- _What is expected_: Switch every "slide" in the rows below to "page" and write the rows out again with nothing else altered.
[[ Records shown, beginning ]]
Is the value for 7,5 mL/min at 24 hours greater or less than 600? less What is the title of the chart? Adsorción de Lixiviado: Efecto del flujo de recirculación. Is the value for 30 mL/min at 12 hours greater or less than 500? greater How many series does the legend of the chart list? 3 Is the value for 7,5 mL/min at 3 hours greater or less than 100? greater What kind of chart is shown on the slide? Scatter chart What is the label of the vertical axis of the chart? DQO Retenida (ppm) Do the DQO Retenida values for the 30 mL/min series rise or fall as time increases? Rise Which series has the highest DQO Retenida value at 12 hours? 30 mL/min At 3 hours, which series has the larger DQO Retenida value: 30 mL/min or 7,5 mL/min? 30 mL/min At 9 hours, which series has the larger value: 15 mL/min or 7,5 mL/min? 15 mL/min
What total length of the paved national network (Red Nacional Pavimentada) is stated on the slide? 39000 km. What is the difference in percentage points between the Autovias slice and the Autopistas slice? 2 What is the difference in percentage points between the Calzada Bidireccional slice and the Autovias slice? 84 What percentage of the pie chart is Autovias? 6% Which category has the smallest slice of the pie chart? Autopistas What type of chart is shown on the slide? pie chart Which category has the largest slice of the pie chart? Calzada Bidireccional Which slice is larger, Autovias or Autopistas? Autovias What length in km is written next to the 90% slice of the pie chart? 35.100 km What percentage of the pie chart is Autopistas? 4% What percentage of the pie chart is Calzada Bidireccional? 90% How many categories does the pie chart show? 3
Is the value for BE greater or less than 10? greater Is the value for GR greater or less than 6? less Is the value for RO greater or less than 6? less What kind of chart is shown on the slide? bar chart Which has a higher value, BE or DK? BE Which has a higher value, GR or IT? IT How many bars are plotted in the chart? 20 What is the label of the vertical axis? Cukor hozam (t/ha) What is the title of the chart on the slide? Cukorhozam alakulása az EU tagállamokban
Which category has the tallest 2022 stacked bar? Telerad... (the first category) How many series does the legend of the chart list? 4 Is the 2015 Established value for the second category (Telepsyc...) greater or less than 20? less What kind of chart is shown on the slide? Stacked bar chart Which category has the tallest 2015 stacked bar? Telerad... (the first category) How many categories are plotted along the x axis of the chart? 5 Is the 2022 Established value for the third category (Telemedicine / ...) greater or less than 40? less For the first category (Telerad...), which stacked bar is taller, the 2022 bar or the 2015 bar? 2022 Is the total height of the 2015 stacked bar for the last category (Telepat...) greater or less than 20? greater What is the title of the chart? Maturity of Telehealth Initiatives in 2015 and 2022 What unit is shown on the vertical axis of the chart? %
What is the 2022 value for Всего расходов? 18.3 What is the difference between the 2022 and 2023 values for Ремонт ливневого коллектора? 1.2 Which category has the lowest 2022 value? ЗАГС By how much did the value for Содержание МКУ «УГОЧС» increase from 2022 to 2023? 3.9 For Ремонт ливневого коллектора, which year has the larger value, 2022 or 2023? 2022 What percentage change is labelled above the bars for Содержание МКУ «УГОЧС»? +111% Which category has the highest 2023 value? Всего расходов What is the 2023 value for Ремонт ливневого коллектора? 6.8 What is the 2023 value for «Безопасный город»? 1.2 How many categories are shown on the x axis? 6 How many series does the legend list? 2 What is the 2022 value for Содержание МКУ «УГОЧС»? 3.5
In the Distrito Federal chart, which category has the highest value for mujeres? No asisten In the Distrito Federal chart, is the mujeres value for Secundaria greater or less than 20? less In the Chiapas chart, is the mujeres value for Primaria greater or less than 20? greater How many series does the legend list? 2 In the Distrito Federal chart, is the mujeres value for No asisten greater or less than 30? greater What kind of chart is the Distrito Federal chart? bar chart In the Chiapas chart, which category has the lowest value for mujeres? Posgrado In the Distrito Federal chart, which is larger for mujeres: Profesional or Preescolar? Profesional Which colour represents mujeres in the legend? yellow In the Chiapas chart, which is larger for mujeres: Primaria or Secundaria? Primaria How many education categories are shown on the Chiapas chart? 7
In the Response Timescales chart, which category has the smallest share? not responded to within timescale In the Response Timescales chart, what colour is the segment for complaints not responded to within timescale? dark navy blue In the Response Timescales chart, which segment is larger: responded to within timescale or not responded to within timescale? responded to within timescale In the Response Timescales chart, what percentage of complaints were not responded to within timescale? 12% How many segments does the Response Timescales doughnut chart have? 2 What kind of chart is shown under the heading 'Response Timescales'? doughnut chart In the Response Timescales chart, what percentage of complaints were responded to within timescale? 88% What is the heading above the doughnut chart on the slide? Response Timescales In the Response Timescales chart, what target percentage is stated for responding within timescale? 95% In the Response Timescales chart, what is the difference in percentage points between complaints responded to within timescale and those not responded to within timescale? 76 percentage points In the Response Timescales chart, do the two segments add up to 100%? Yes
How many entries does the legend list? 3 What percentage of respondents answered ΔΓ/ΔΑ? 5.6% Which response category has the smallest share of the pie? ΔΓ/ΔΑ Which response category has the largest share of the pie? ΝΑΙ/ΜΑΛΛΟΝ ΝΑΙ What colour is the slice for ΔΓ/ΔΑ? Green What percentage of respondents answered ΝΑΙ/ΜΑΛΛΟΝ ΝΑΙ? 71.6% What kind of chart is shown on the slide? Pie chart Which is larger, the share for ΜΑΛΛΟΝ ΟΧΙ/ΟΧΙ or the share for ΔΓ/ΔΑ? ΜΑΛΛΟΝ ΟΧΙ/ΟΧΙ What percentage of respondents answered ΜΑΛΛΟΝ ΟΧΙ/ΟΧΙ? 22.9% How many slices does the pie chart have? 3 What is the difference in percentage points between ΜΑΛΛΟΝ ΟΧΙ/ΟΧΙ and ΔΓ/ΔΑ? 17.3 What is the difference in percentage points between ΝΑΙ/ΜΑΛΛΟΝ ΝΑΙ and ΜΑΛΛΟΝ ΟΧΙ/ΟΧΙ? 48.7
[[ Records shown, end ]]
- _Your response_:
Is the value for 7,5 mL/min at 24 hours greater or less than 600? less What is the title of the chart? Adsorción de Lixiviado: Efecto del flujo de recirculación. Is the value for 30 mL/min at 12 hours greater or less than 500? greater How many series does the legend of the chart list? 3 Is the value for 7,5 mL/min at 3 hours greater or less than 100? greater What kind of chart is shown on the page? Scatter chart What is the label of the vertical axis of the chart? DQO Retenida (ppm) Do the DQO Retenida values for the 30 mL/min series rise or fall as time increases? Rise Which series has the highest DQO Retenida value at 12 hours? 30 mL/min At 3 hours, which series has the larger DQO Retenida value: 30 mL/min or 7,5 mL/min? 30 mL/min At 9 hours, which series has the larger value: 15 mL/min or 7,5 mL/min? 15 mL/min
What total length of the paved national network (Red Nacional Pavimentada) is stated on the page? 39000 km. What is the difference in percentage points between the Autovias slice and the Autopistas slice? 2 What is the difference in percentage points between the Calzada Bidireccional slice and the Autovias slice? 84 What percentage of the pie chart is Autovias? 6% Which category has the smallest slice of the pie chart? Autopistas What type of chart is shown on the page? pie chart Which category has the largest slice of the pie chart? Calzada Bidireccional Which slice is larger, Autovias or Autopistas? Autovias What length in km is written next to the 90% slice of the pie chart? 35.100 km What percentage of the pie chart is Autopistas? 4% What percentage of the pie chart is Calzada Bidireccional? 90% How many categories does the pie chart show? 3
Is the value for BE greater or less than 10? greater Is the value for GR greater or less than 6? less Is the value for RO greater or less than 6? less What kind of chart is shown on the page? bar chart Which has a higher value, BE or DK? BE Which has a higher value, GR or IT? IT How many bars are plotted in the chart? 20 What is the label of the vertical axis? Cukor hozam (t/ha) What is the title of the chart on the page? Cukorhozam alakulása az EU tagállamokban
Which category has the tallest 2022 stacked bar? Telerad... (the first category) How many series does the legend of the chart list? 4 Is the 2015 Established value for the second category (Telepsyc...) greater or less than 20? less What kind of chart is shown on the page? Stacked bar chart Which category has the tallest 2015 stacked bar? Telerad... (the first category) How many categories are plotted along the x axis of the chart? 5 Is the 2022 Established value for the third category (Telemedicine / ...) greater or less than 40? less For the first category (Telerad...), which stacked bar is taller, the 2022 bar or the 2015 bar? 2022 Is the total height of the 2015 stacked bar for the last category (Telepat...) greater or less than 20? greater What is the title of the chart? Maturity of Telehealth Initiatives in 2015 and 2022 What unit is shown on the vertical axis of the chart? %
What is the 2022 value for Всего расходов? 18.3 What is the difference between the 2022 and 2023 values for Ремонт ливневого коллектора? 1.2 Which category has the lowest 2022 value? ЗАГС By how much did the value for Содержание МКУ «УГОЧС» increase from 2022 to 2023? 3.9 For Ремонт ливневого коллектора, which year has the larger value, 2022 or 2023? 2022 What percentage change is labelled above the bars for Содержание МКУ «УГОЧС»? +111% Which category has the highest 2023 value? Всего расходов What is the 2023 value for Ремонт ливневого коллектора? 6.8 What is the 2023 value for «Безопасный город»? 1.2 How many categories are shown on the x axis? 6 How many series does the legend list? 2 What is the 2022 value for Содержание МКУ «УГОЧС»? 3.5
In the Distrito Federal chart, which category has the highest value for mujeres? No asisten In the Distrito Federal chart, is the mujeres value for Secundaria greater or less than 20? less In the Chiapas chart, is the mujeres value for Primaria greater or less than 20? greater How many series does the legend list? 2 In the Distrito Federal chart, is the mujeres value for No asisten greater or less than 30? greater What kind of chart is the Distrito Federal chart? bar chart In the Chiapas chart, which category has the lowest value for mujeres? Posgrado In the Distrito Federal chart, which is larger for mujeres: Profesional or Preescolar? Profesional Which colour represents mujeres in the legend? yellow In the Chiapas chart, which is larger for mujeres: Primaria or Secundaria? Primaria How many education categories are shown on the Chiapas chart? 7
In the Response Timescales chart, which category has the smallest share? not responded to within timescale In the Response Timescales chart, what colour is the segment for complaints not responded to within timescale? dark navy blue In the Response Timescales chart, which segment is larger: responded to within timescale or not responded to within timescale? responded to within timescale In the Response Timescales chart, what percentage of complaints were not responded to within timescale? 12% How many segments does the Response Timescales doughnut chart have? 2 What kind of chart is shown under the heading 'Response Timescales'? doughnut chart In the Response Timescales chart, what percentage of complaints were responded to within timescale? 88% What is the heading above the doughnut chart on the page? Response Timescales In the Response Timescales chart, what target percentage is stated for responding within timescale? 95% In the Response Timescales chart, what is the difference in percentage points between complaints responded to within timescale and those not responded to within timescale? 76 percentage points In the Response Timescales chart, do the two segments add up to 100%? Yes
How many entries does the legend list? 3 What percentage of respondents answered ΔΓ/ΔΑ? 5.6% Which response category has the smallest share of the pie? ΔΓ/ΔΑ Which response category has the largest share of the pie? ΝΑΙ/ΜΑΛΛΟΝ ΝΑΙ What colour is the slice for ΔΓ/ΔΑ? Green What percentage of respondents answered ΝΑΙ/ΜΑΛΛΟΝ ΝΑΙ? 71.6% What kind of chart is shown on the page? Pie chart Which is larger, the share for ΜΑΛΛΟΝ ΟΧΙ/ΟΧΙ or the share for ΔΓ/ΔΑ? ΜΑΛΛΟΝ ΟΧΙ/ΟΧΙ What percentage of respondents answered ΜΑΛΛΟΝ ΟΧΙ/ΟΧΙ? 22.9% How many slices does the pie chart have? 3 What is the difference in percentage points between ΜΑΛΛΟΝ ΟΧΙ/ΟΧΙ and ΔΓ/ΔΑ? 17.3 What is the difference in percentage points between ΝΑΙ/ΜΑΛΛΟΝ ΝΑΙ and ΜΑΛΛΟΝ ΟΧΙ/ΟΧΙ? 48.7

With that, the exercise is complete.